A Carlos le seguirían rebotando dentro de la cabeza y durante muchos meses las letras de Coolio, el grupo que había puesto la banda sonora a la película, como si ahora las descubriera realmente:
Ellos dicen que tengo que aprender pero no hay nadie aquí para enseñar. Si no pueden entenderme
¿Cómo pueden ayudarme?
Salieron del cine sin encontrar un tema de conversación capaz de romper la tensión. Jorge parecía flotar en otro lugar y los tres amigos se debatían entre el complejo de culpa por vivir bien y la rabia por no entender su parte de responsabilidad en la desgracia de Jorge. Tan sólo unas semanas atrás, la película hubiera servido para discutir si Pfeiffer estaba mejor o peor que en Batman, para no llegar jamás a un acuerdo sobre si la boca era operada o era así de nacimiento.

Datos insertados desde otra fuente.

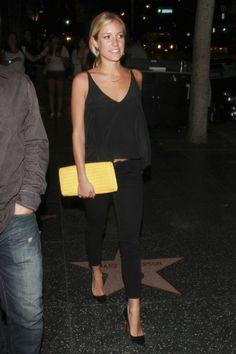 Sexy black on black on black date night outfit || Kristin Cavilari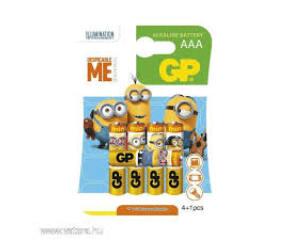 GP elem AAA 1 db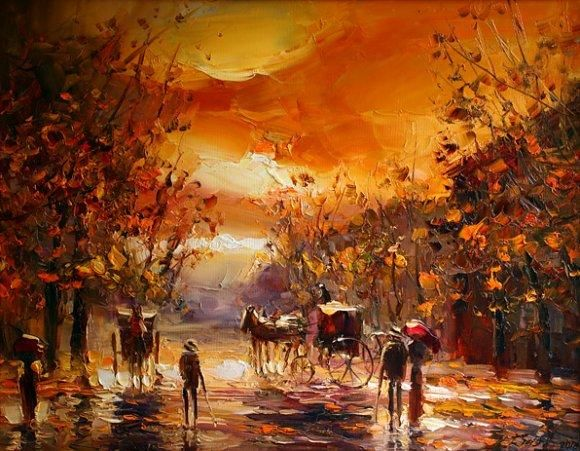 """Painting titled """"IN THE PARK"""" by Andrey Figol, Original Art, Oil"""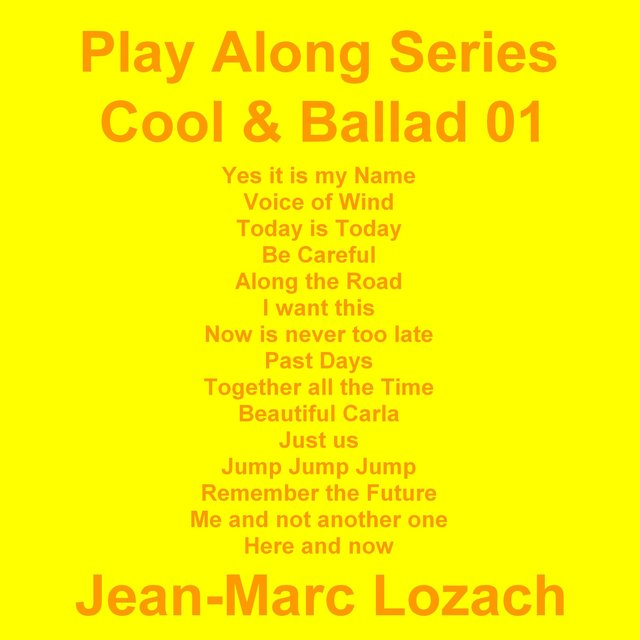 Play Along Series Cool & Ballad 01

No faltaba mucho para que las cosas se complicaran y tuvieran que aprender a tomar decisiones diferentes. Las más importantes de su vida. Habían prometido ayudar a Marga para integrar en el grupo a un desconocido arribado de otro mundo, casi de otra galaxia, y ahora se veían implicados en un juego capaz de cuestionar todo cuanto habían creído hasta entonces.
¿Quién era Jorge? ¿De qué mundo venía, tan desconocido para ellos?
—¿Qué pasa, chaval?
A Carlos le sorprendió ver a su padre entrar en la leonera, nombre familiar de su habitación; traía lo que el chico llamaba «cara de padre que intenta entender a su hijo». Eso supondría la obligación de responder a un interrogatorio casi conocido de memoria.
—Pues ya ves.
—Hombre, lo que veo no es a alguien muy feliz. ¿Problemas?
—Todo bien. —Pues no lo parece.
Se le notaba desconcertado, deseando acercarse a ese hijo del cual cada día sabía menos y no encontraba ninguna puerta abierta. Carlos levantaba un muro sin fisuras. Con todo, no quería que su padre acabara sintiéndose mal, así que optó por contar lo de Jorge.
—Tenemos un chico nuevo en clase.
—¿Ah, sí? ¿Vecino de la urbanización?
—No precisamente.
Carlos miró a su padre, lo imaginó preocupado, viendo al chico nuevo como a un agente desestabilizador. Sintió, de golpe, por dónde podrían venir los primeros palos para Jorge: por las buenas y protectoras intenciones de los padres, unos padres capaces de pagar un plus de comunidad para aumentar la seguridad de la urbanización, de consentir fiestas en sus casas para controlar su bienestar; intentando, contra toda lógica, mantenerlos alejados de todo aquello que pudiera, simplemente, provocarles un rasguño. Par eso el director había guardado un discreto silencio, por eso pidió ayuda a Marga y dejó que el intruso encontrara un hueco en sus manos para protegerlo, para casi adoptarlo y alejar la sombra de la expulsión cuando algún adulto responsable se enterase y decidiera que la compañía de Jorge resultaba peligrosa para los chicos del colegio. Marga había respondido como una leona protectora y había adoptado al nuevo. En eso no se había equivocado el director.
Aún ignoraba Carlos que esa oposición no resultaría la peor para Jorge. Ni sospechaba el director lo débil de semejante protección, ejercida como una misión novelesca por Marga y sus dos espadachines.